TEXT PASSAGE:
+-------+

The Late, Great American WASP. By Joseph Epstein.
The Late, Great American WASP. By Joseph Epstein. Wall Street Journal, December 23, 2013, Also here.
Nostalgie de la Boue. By Arlene Goldbard. Tikkun Daily Blog, December 23, 2013.
Epstein:
The old U.S. ruling class had plenty of
problems. But are we really better off with a country run by the self-involved,
over-schooled products of modern meritocracy?
The
U.S. once had an unofficial but nonetheless genuine ruling class, drawn from
what came to be known as the WASP establishment. Members of this establishment
dominated politics, economics and education, but they do so no longer. The
WASPocracy, as I think of it, lost its confidence and, with it, the power and
interest to lead. We are now without a ruling class, unless one includes the
entity that has come to be known as the meritocracy—presumably an aristocracy
of sheer intelligence, men and women trained in the nation's most prestigious
schools.
The
acronym WASP derives, of course, from White Anglo-Saxon Protestant, but as
acronyms go, this one is more deficient than most. Lots of people, including
powerful figures and some presidents, have been white, Anglo-Saxon and
Protestant but were far from being WASPs. Neither Jimmy Carter nor Bill Clinton
qualified.
WASPs
were a caste, closed off to all not born within it, with the possible exception
of those who crashed the barriers by marrying in. WASP credentials came with
lineage, and lineage—that is, proper birth—automatically brought connections to
the right institutions. Yale, Princeton and Harvard were the great WASP
universities, backed up by Choate, Groton, Andover, Exeter and other prep
schools. WASPs tended to live in exclusive neighborhoods: on upper Park and
Fifth Avenues in New York, on the Main Line in Philadelphia, the Back Bay in
Boston, Lake Forest and Winnetka in Chicago.
WASP
life, though, was chiefly found on the eastern seaboard. WASPs had their own
social clubs and did business with a small number of select investment and
legal firms, such as Brown Brothers Harriman and Sullivan & Cromwell. Many
lived on inherited money, soundly invested.
The
State Department was once dominated by WASPs, and so, too, was the Supreme
Court, with one seat traditionally left unoccupied for a Jewish jurist of
proper mien. The House of Representatives was never preponderantly WASP, though
a number of prominent senators— Henry Cabot Lodge and Leverett A. Saltonstall,
both of Massachusetts, come to mind—have been WASPs. Looking down on the
crudities of quotidian American politics, Henry Adams, a WASP to the highest
power, called the dealings of Congress, the horse-trading and corruption and
the rest of it, “the dance of democracy.” In one of his short stories, Henry
James has characters modeled on Adams and his wife Clover, planning a social
evening, say, “Let us be vulgar and have some fun—let us invite the President.”

+-------+

DATASET:

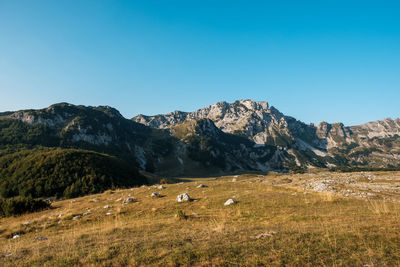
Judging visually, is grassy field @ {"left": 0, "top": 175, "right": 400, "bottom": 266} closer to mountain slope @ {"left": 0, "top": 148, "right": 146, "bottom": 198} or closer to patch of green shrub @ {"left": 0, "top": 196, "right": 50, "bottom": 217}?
patch of green shrub @ {"left": 0, "top": 196, "right": 50, "bottom": 217}

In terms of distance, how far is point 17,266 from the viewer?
235 inches

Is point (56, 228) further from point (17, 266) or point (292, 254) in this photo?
point (292, 254)

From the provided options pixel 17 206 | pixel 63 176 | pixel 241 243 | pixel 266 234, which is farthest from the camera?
pixel 63 176

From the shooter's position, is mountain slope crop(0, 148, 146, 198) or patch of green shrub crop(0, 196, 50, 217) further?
mountain slope crop(0, 148, 146, 198)

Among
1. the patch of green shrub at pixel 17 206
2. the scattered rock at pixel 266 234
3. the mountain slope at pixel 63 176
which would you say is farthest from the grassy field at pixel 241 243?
the mountain slope at pixel 63 176

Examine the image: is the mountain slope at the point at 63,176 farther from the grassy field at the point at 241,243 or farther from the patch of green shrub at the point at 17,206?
the grassy field at the point at 241,243

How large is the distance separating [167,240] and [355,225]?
→ 7.73 m

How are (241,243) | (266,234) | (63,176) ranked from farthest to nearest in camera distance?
(63,176)
(266,234)
(241,243)

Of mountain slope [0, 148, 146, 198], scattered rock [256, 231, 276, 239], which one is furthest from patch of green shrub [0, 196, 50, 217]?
mountain slope [0, 148, 146, 198]

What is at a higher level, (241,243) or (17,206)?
(241,243)

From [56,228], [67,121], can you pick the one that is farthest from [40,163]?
[67,121]

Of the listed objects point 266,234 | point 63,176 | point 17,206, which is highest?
point 266,234

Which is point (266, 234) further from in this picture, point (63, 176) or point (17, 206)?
point (63, 176)

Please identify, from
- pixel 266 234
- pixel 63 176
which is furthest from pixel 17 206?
pixel 63 176
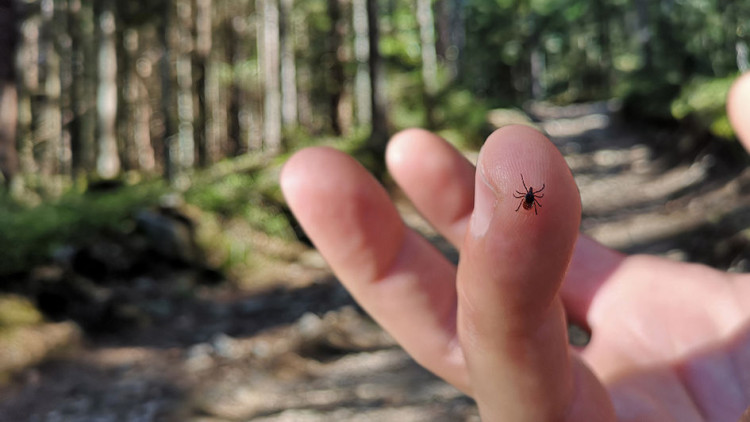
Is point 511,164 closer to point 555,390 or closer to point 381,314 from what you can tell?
point 555,390

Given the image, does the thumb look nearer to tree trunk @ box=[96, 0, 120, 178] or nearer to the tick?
the tick

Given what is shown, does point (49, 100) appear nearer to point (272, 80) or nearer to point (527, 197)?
point (272, 80)

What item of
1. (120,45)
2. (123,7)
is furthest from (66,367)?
(120,45)

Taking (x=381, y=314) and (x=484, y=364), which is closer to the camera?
(x=484, y=364)

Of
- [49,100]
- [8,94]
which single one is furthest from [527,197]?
[49,100]

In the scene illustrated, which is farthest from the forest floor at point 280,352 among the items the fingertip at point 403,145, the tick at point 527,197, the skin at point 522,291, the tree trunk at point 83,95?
the tree trunk at point 83,95

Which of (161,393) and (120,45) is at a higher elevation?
(120,45)
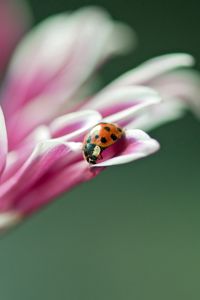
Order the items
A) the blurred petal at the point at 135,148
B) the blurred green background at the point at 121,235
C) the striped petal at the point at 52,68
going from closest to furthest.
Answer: the blurred petal at the point at 135,148, the striped petal at the point at 52,68, the blurred green background at the point at 121,235

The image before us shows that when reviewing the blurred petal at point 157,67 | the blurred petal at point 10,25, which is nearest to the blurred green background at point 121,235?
the blurred petal at point 10,25

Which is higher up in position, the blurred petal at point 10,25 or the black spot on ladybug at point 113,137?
the blurred petal at point 10,25

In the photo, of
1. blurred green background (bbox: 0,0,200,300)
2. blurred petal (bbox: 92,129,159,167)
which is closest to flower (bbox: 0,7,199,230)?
blurred petal (bbox: 92,129,159,167)

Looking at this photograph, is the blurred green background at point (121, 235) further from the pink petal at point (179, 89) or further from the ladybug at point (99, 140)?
the ladybug at point (99, 140)

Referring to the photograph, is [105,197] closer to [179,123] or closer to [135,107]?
[179,123]

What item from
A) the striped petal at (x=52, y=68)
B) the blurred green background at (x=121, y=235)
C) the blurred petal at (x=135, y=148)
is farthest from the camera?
the blurred green background at (x=121, y=235)

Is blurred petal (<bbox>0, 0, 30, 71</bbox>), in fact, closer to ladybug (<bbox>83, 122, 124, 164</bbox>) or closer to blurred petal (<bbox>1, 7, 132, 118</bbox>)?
blurred petal (<bbox>1, 7, 132, 118</bbox>)

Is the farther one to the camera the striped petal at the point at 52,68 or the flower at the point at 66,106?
the striped petal at the point at 52,68
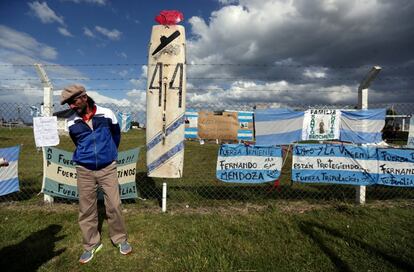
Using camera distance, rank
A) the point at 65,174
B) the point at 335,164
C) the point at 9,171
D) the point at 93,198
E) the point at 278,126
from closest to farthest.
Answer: the point at 93,198 → the point at 65,174 → the point at 9,171 → the point at 335,164 → the point at 278,126

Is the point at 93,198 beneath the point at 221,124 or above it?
beneath

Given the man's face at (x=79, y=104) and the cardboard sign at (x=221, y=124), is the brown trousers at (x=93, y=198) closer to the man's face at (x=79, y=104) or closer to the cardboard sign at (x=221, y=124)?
the man's face at (x=79, y=104)

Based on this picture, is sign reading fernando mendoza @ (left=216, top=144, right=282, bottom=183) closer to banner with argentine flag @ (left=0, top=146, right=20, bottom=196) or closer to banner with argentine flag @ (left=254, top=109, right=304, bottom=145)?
banner with argentine flag @ (left=254, top=109, right=304, bottom=145)

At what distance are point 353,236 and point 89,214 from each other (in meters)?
3.67

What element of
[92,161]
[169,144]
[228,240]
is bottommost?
[228,240]

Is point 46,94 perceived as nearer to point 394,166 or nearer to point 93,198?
point 93,198

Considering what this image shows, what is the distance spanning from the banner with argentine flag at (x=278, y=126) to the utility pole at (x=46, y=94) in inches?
157

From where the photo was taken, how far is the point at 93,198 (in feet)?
11.6

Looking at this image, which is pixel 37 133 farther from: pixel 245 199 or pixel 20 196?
pixel 245 199

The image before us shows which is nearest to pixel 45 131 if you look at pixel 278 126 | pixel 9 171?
pixel 9 171

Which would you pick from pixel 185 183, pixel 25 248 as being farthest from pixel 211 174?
pixel 25 248

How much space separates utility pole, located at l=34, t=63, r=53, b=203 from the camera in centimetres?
518

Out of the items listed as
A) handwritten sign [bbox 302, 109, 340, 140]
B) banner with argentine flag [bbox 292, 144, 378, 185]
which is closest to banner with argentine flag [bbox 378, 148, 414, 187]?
banner with argentine flag [bbox 292, 144, 378, 185]

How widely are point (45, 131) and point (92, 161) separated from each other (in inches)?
87.3
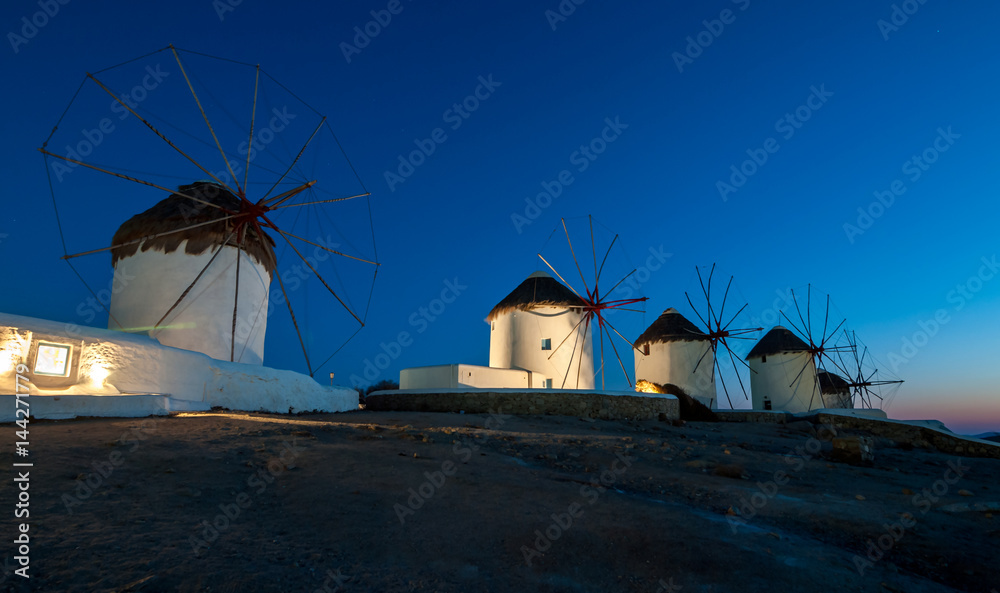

+-------+

Condense the paragraph of the essay on the American WASP establishment that begins "WASPs were a caste" into a short bulleted list that keeps its main facts.

SOLUTION BELOW:
- WASPs were a caste closed to anyone not born into it, except perhaps those who married in.
- Membership came through lineage, which brought automatic ties to the right institutions.
- Their great universities were Yale, Princeton and Harvard, supported by prep schools such as Choate, Groton, Andover and Exeter.
- They tended to live in exclusive neighborhoods: upper Park and Fifth Avenues in New York, the Main Line in Philadelphia, the Back Bay in Boston, and Lake Forest and Winnetka in Chicago.